EXERCISE GOAL: What lines of the listing below contain the word "burst"? Copy each of them out.

ENTRIES SUPPLIED:
┏━━

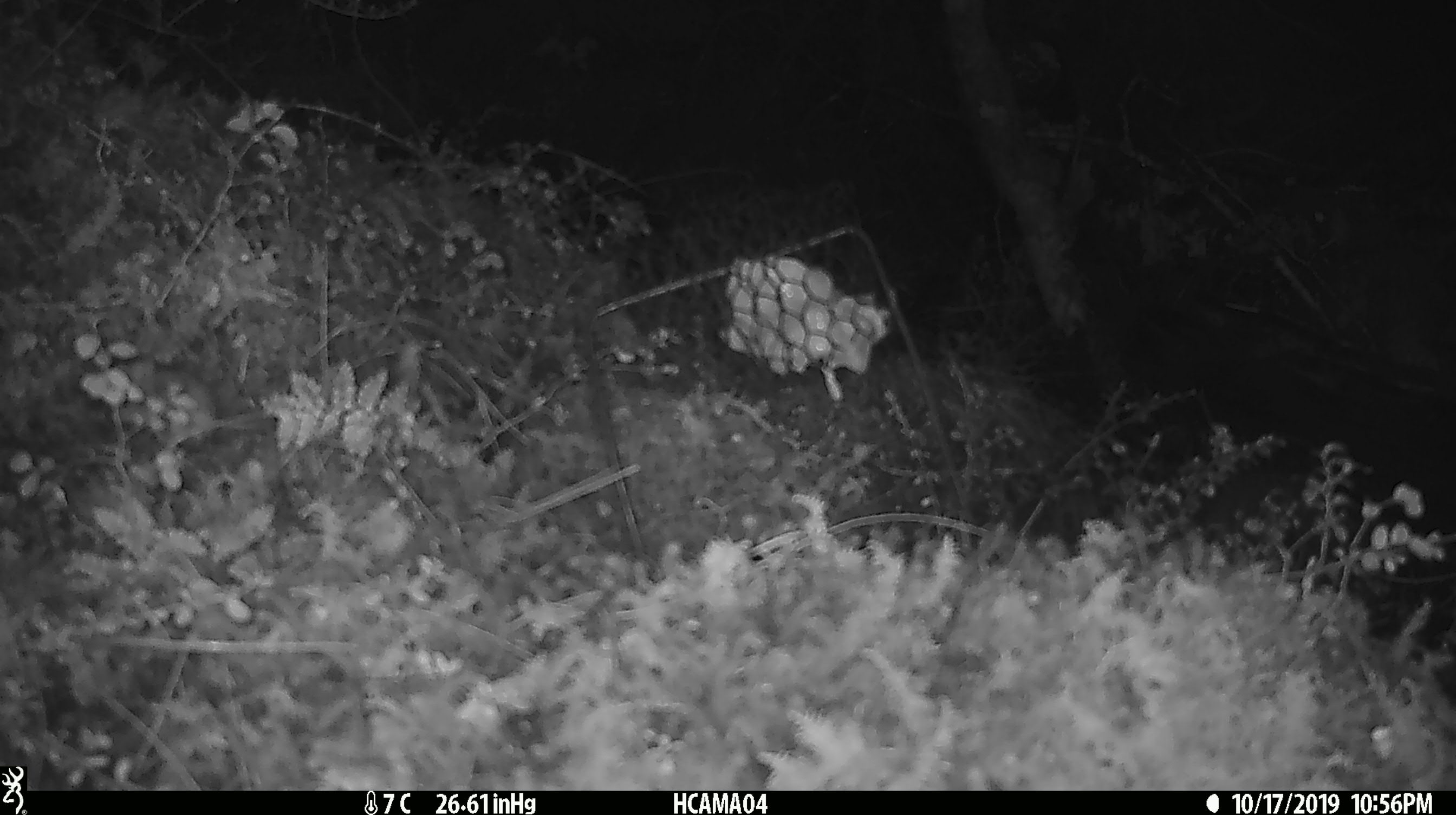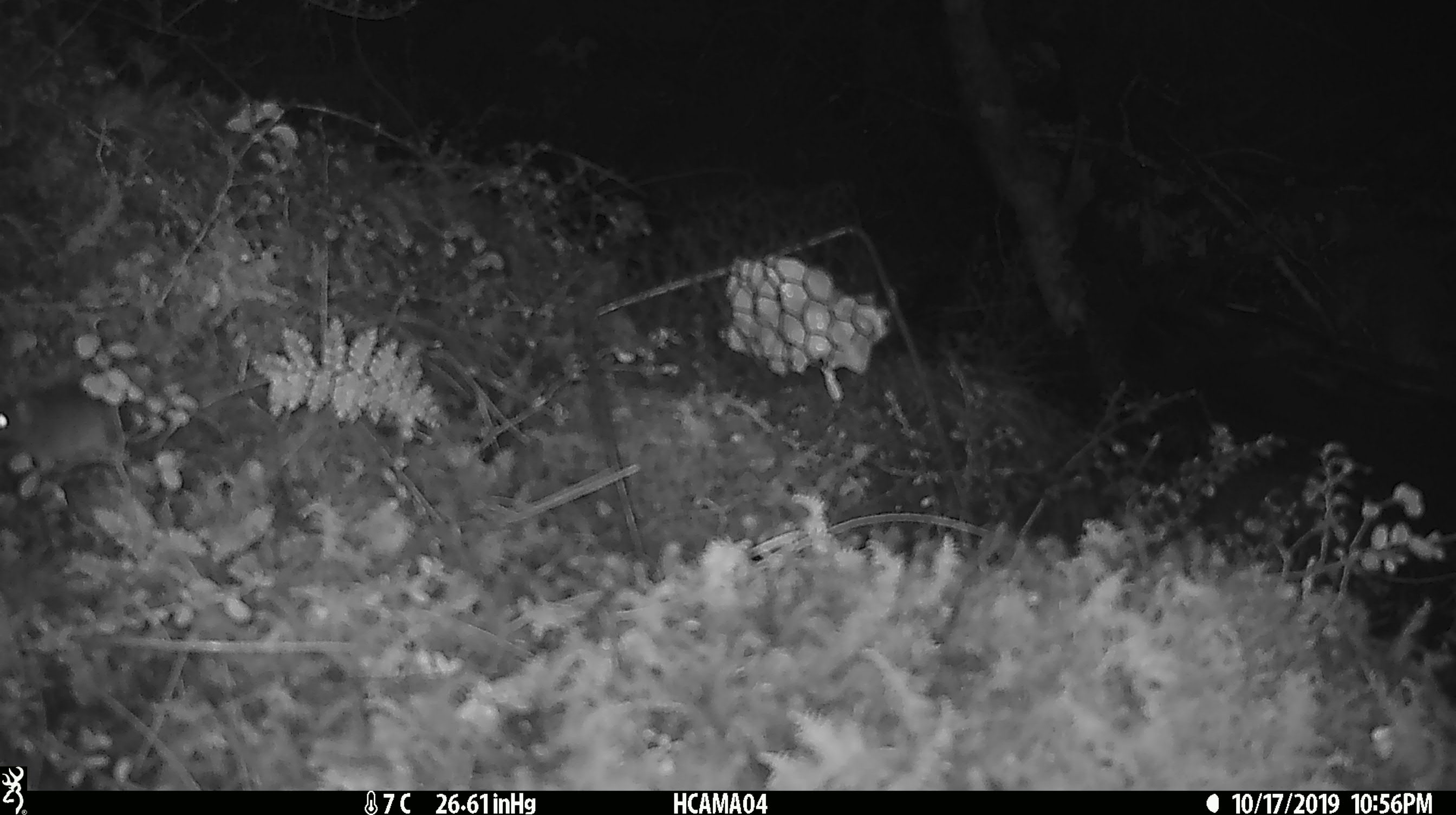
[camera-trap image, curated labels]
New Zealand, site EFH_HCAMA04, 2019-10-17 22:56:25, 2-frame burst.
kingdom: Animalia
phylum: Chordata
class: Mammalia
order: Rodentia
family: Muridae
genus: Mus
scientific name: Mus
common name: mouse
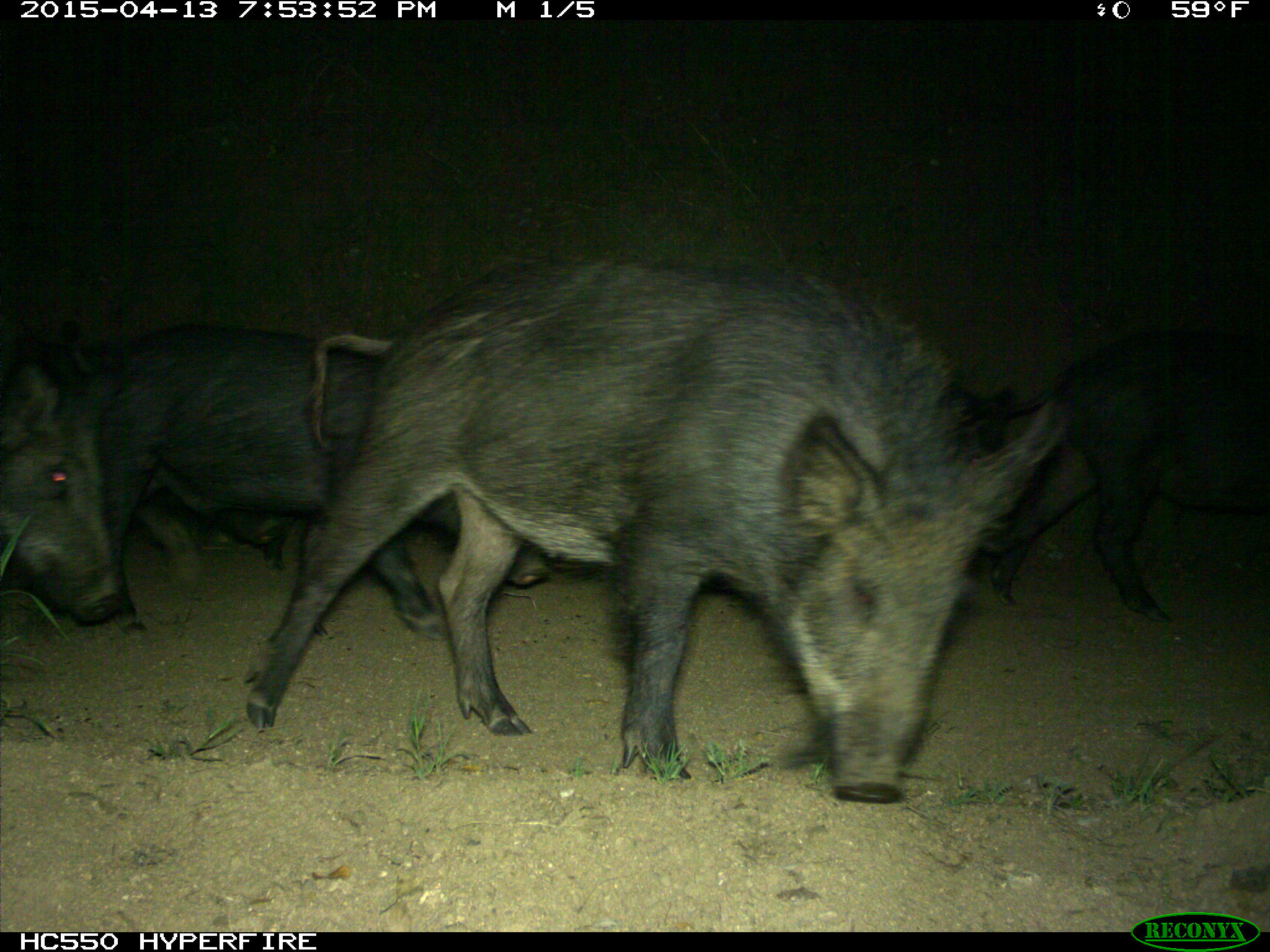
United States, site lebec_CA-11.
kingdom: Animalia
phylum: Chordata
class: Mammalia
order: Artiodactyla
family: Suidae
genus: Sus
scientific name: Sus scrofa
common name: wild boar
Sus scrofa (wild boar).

┗━━
┏━━

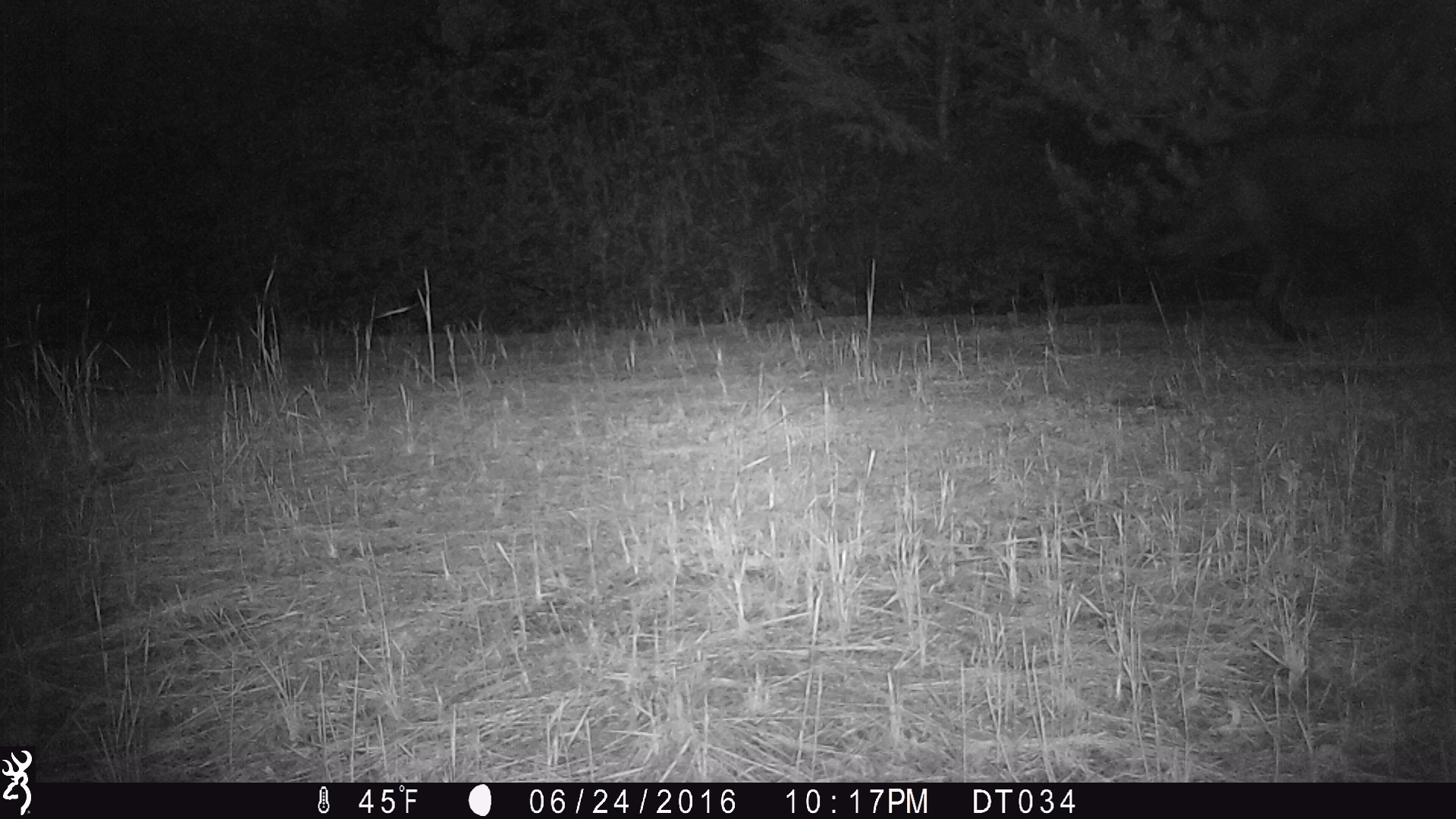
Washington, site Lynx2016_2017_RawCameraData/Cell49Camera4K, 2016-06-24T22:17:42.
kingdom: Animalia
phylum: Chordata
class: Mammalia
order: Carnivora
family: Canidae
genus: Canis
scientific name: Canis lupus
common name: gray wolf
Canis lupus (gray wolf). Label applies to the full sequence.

┗━━
┏━━

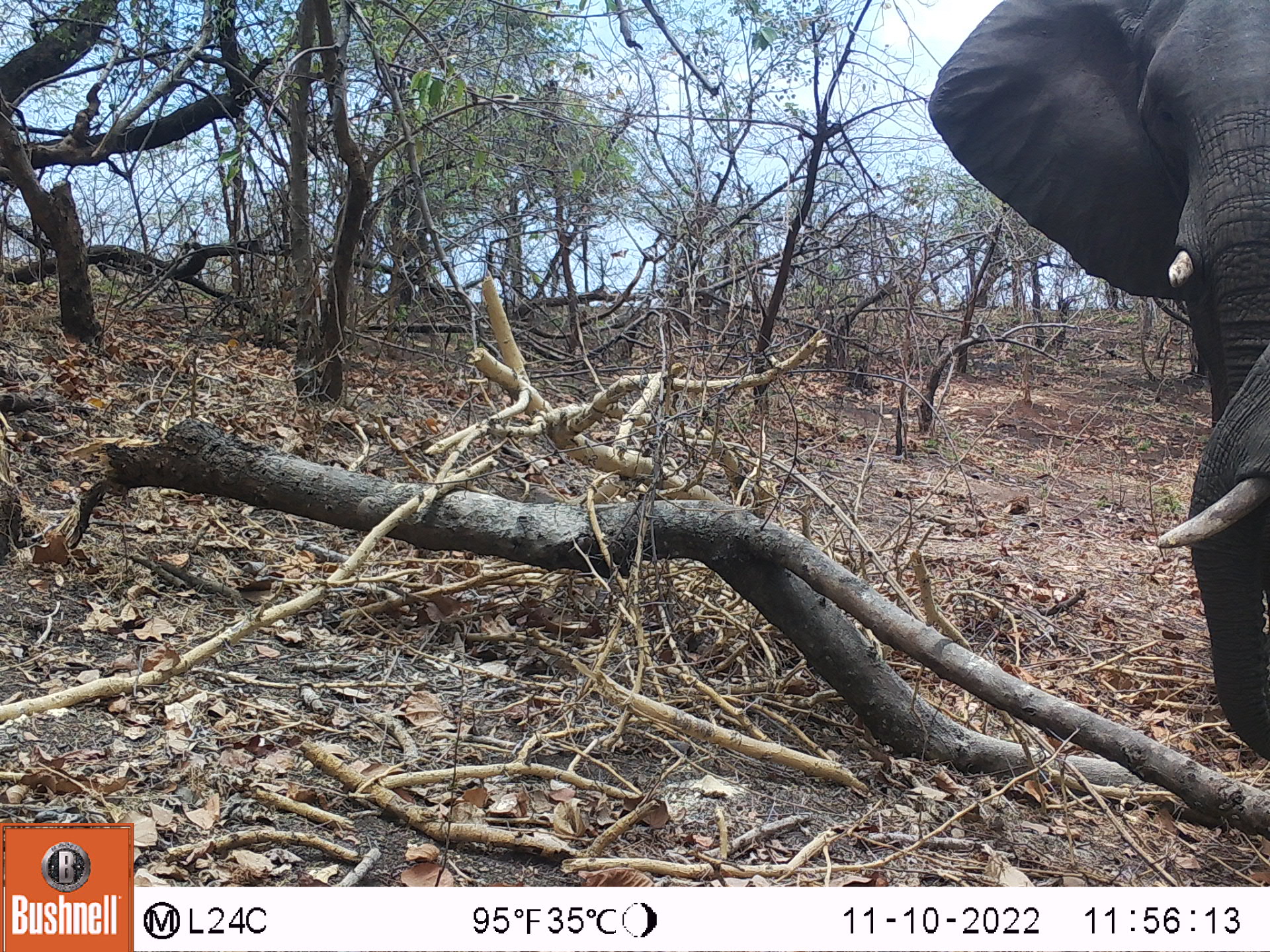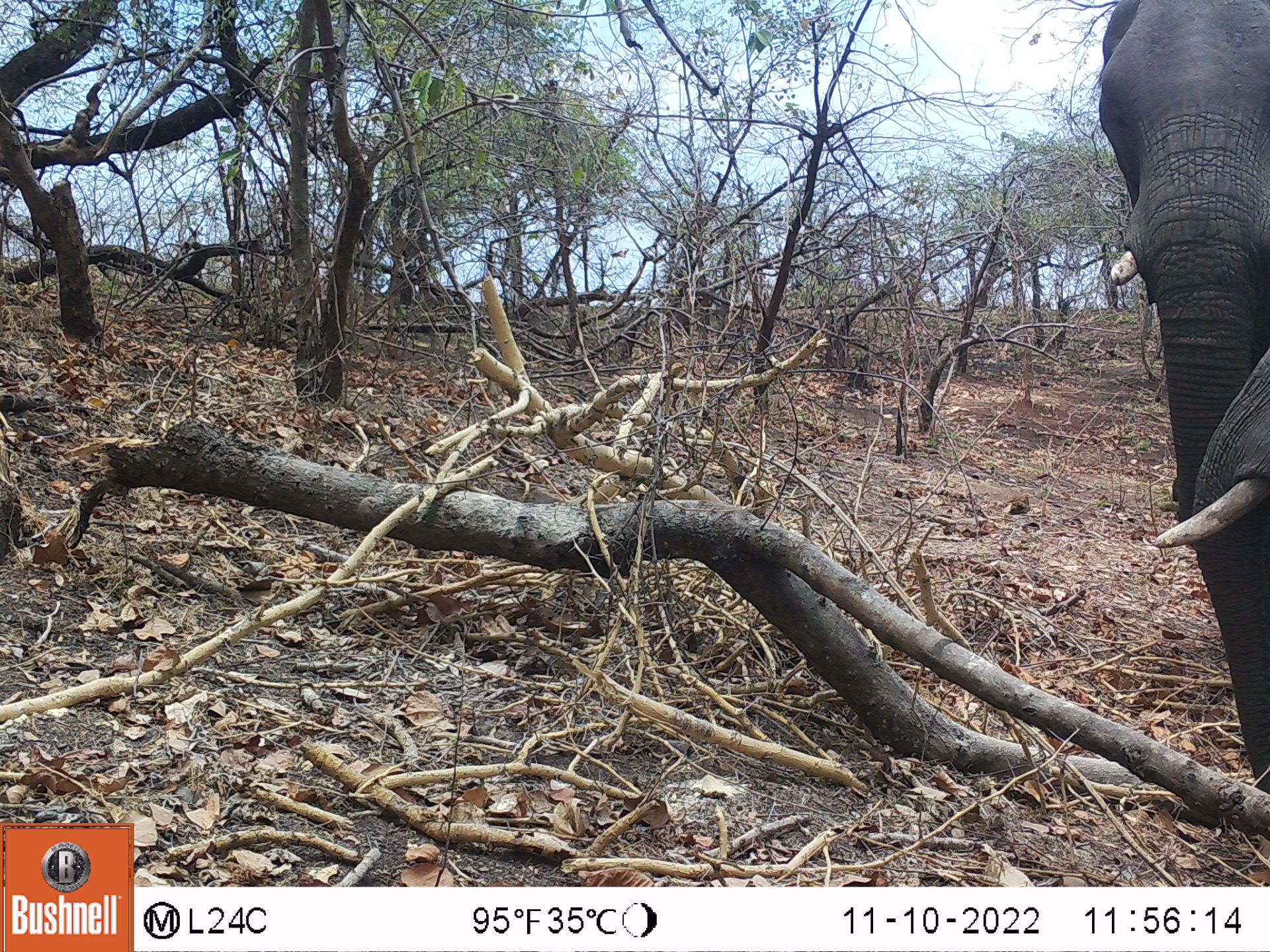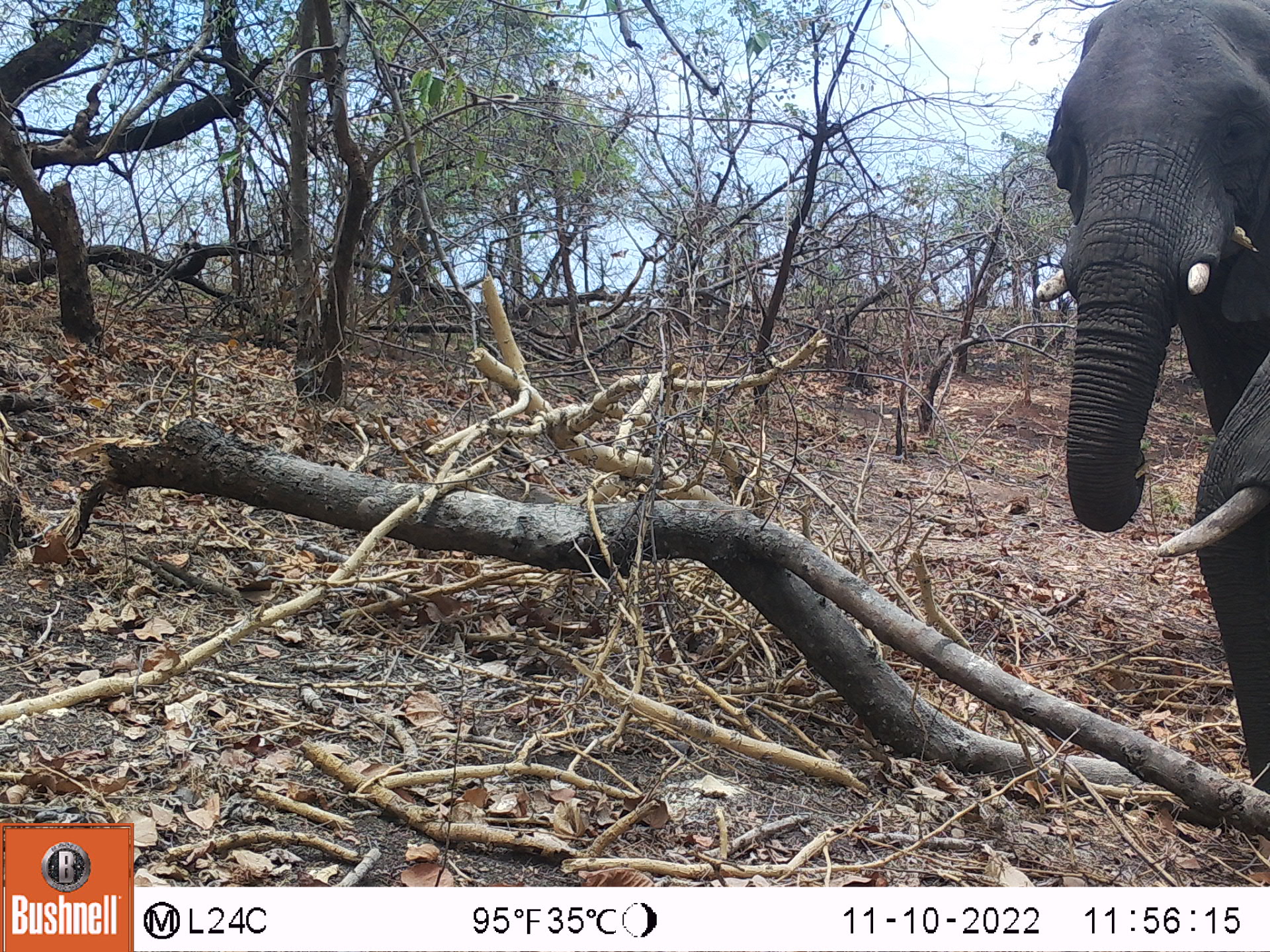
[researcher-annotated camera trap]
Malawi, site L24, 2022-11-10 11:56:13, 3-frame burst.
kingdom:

┗━━

EXPECTED OUTPUT:
New Zealand, site EFH_HCAMA04, 2019-10-17 22:56:25, 2-frame burst.
Malawi, site L24, 2022-11-10 11:56:13, 3-frame burst.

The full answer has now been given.